Supplied records START

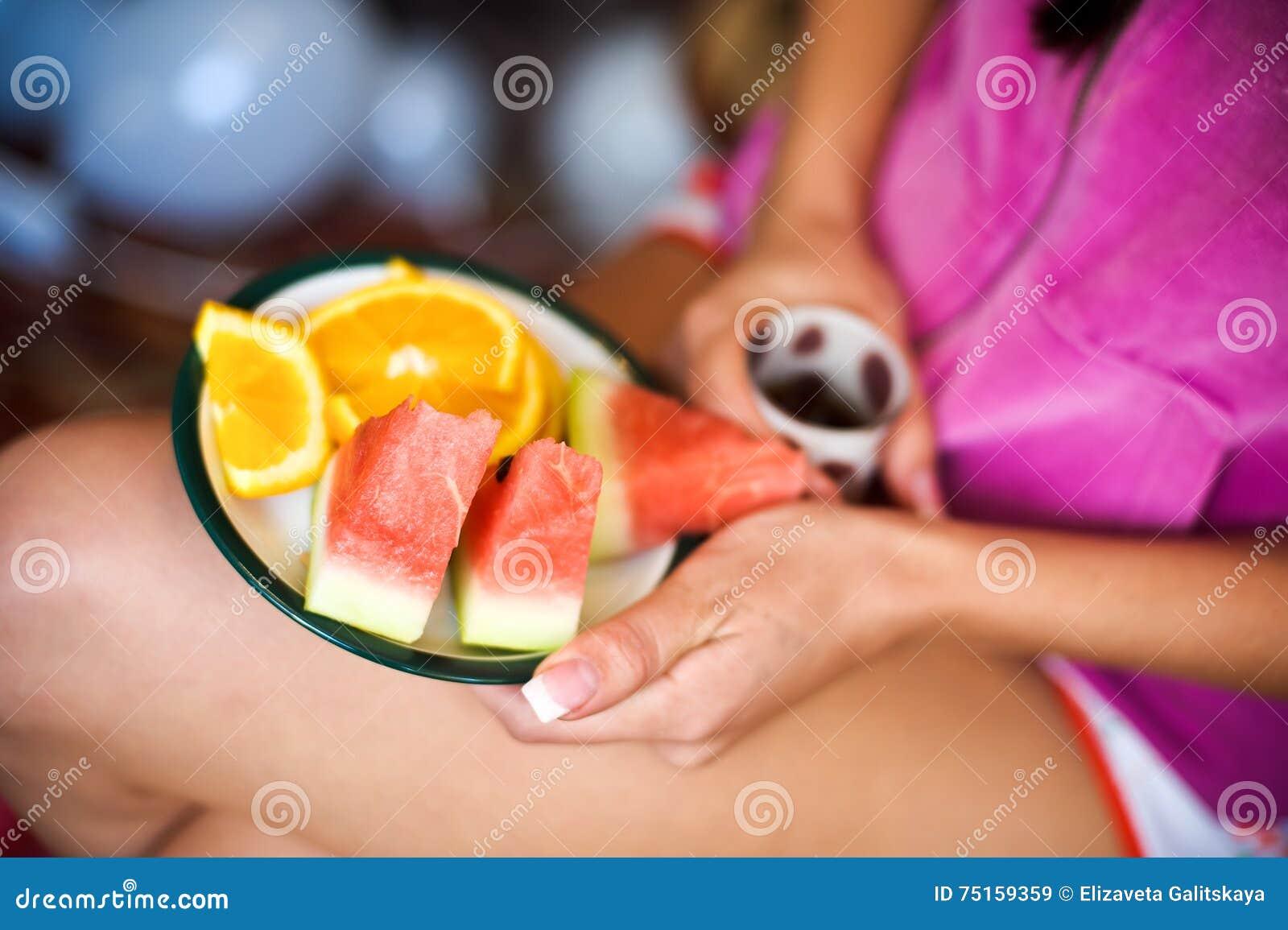 Молодая женщина держит плиту с арбузами и апельсинами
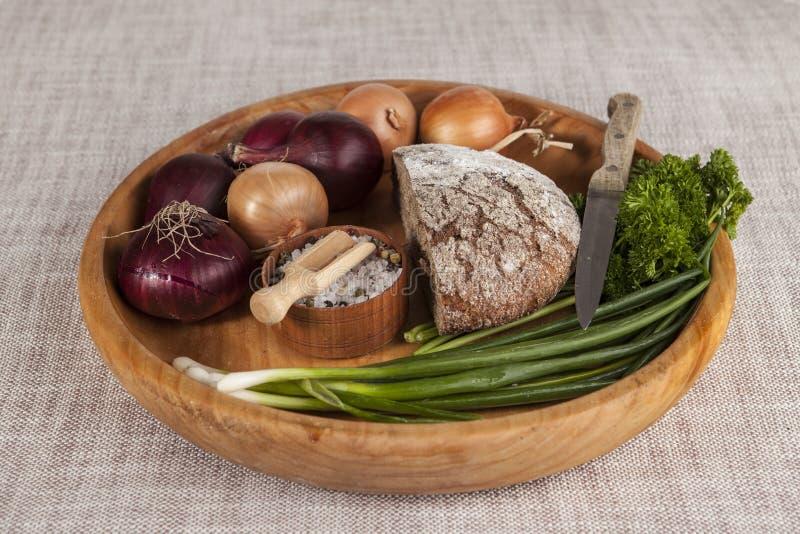 Κρεμμύδια, καφετής ξύλινος δίσκος ψωμιού με το μαϊντανό και άλας και σέλινο, μαχαίρι στοκ φωτογραφία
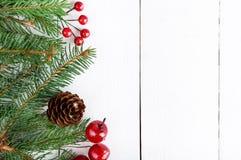 ` S, tema del Año Nuevo de la Navidad El abeto verde ramifica, las bayas decorativas en el fondo de madera blanco Fotos de archivo libres de regalías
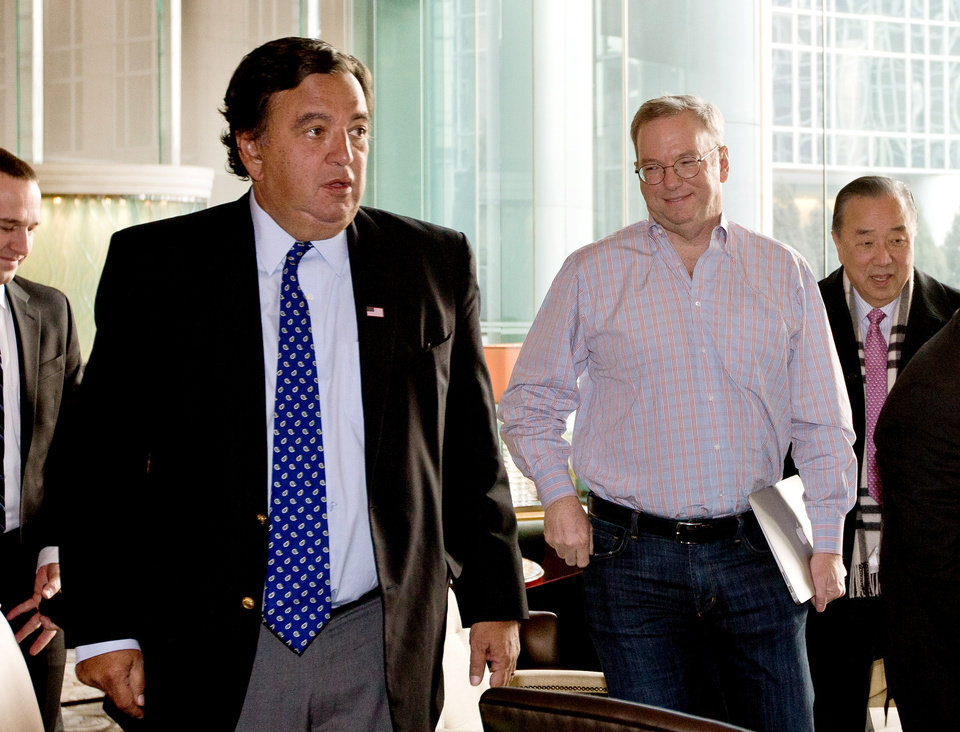 Photo - Google's executive chairman Eric Schmidt, second from right, and former New Mexico Gov. Bill Richardson, left, leave after their meeting at a hotel in Beijing Monday, Jan. 7, 2013. Schmidt, who is part of a delegation led by Richardson, is scheduled to leave Monday on a commercial flight bound for North Korea, a country considered to have the world's most restrictive Internet policies. (AP Photo/Andy Wong)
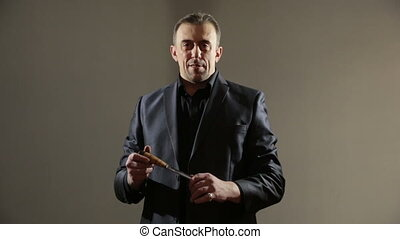 male gangster in a business suit with a knife businessman...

Supplied records END

From the data above, write out everything exactly except the pictures.

 Молодая женщина держит плиту с арбузами и апельсинами
 Κρεμμύδια, καφετής ξύλινος δίσκος ψωμιού με το μαϊντανό και άλας και σέλινο, μαχαίρι στοκ φωτογραφία
 ` S, tema del Año Nuevo de la Navidad El abeto verde ramifica, las bayas decorativas en el fondo de madera blanco Fotos de archivo libres de regalías
 Photo - Google's executive chairman Eric Schmidt, second from right, and former New Mexico Gov. Bill Richardson, left, leave after their meeting at a hotel in Beijing Monday, Jan. 7, 2013. Schmidt, who is part of a delegation led by Richardson, is scheduled to leave Monday on a commercial flight bound for North Korea, a country considered to have the world's most restrictive Internet policies. (AP Photo/Andy Wong)
 male gangster in a business suit with a knife businessman...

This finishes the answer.